TRY IT
Every line of the records below that holds the word "this" should be copied out.

:: INFORMATION SUPPLIED

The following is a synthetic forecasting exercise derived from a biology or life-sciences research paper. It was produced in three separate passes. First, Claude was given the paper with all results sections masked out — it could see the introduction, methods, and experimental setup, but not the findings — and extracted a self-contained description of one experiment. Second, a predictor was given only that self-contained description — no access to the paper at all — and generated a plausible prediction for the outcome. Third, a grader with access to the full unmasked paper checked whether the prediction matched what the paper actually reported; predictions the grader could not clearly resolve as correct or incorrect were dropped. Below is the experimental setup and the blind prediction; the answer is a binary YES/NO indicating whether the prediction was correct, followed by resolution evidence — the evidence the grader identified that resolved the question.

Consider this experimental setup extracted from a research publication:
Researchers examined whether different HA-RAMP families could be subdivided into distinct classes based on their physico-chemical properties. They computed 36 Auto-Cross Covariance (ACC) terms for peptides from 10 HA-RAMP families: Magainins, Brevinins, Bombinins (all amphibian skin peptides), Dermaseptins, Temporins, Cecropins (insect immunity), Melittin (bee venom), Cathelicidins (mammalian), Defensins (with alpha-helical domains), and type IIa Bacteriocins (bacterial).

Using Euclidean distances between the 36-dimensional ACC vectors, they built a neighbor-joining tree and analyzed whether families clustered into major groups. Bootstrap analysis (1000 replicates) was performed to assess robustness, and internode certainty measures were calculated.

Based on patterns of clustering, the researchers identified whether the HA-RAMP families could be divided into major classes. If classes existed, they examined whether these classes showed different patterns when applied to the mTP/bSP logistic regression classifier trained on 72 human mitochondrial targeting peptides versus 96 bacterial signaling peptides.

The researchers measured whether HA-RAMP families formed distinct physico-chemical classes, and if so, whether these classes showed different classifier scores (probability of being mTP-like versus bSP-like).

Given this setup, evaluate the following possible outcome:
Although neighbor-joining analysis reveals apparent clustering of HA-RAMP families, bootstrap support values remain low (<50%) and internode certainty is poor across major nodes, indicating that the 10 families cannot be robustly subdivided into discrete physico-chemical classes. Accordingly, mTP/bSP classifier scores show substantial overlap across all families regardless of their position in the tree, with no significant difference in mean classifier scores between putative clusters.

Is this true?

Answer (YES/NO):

::::

EXERCISE SOLUTION
Consider this experimental setup extracted from a research publication:
Given this setup, evaluate the following possible outcome:
Is this true?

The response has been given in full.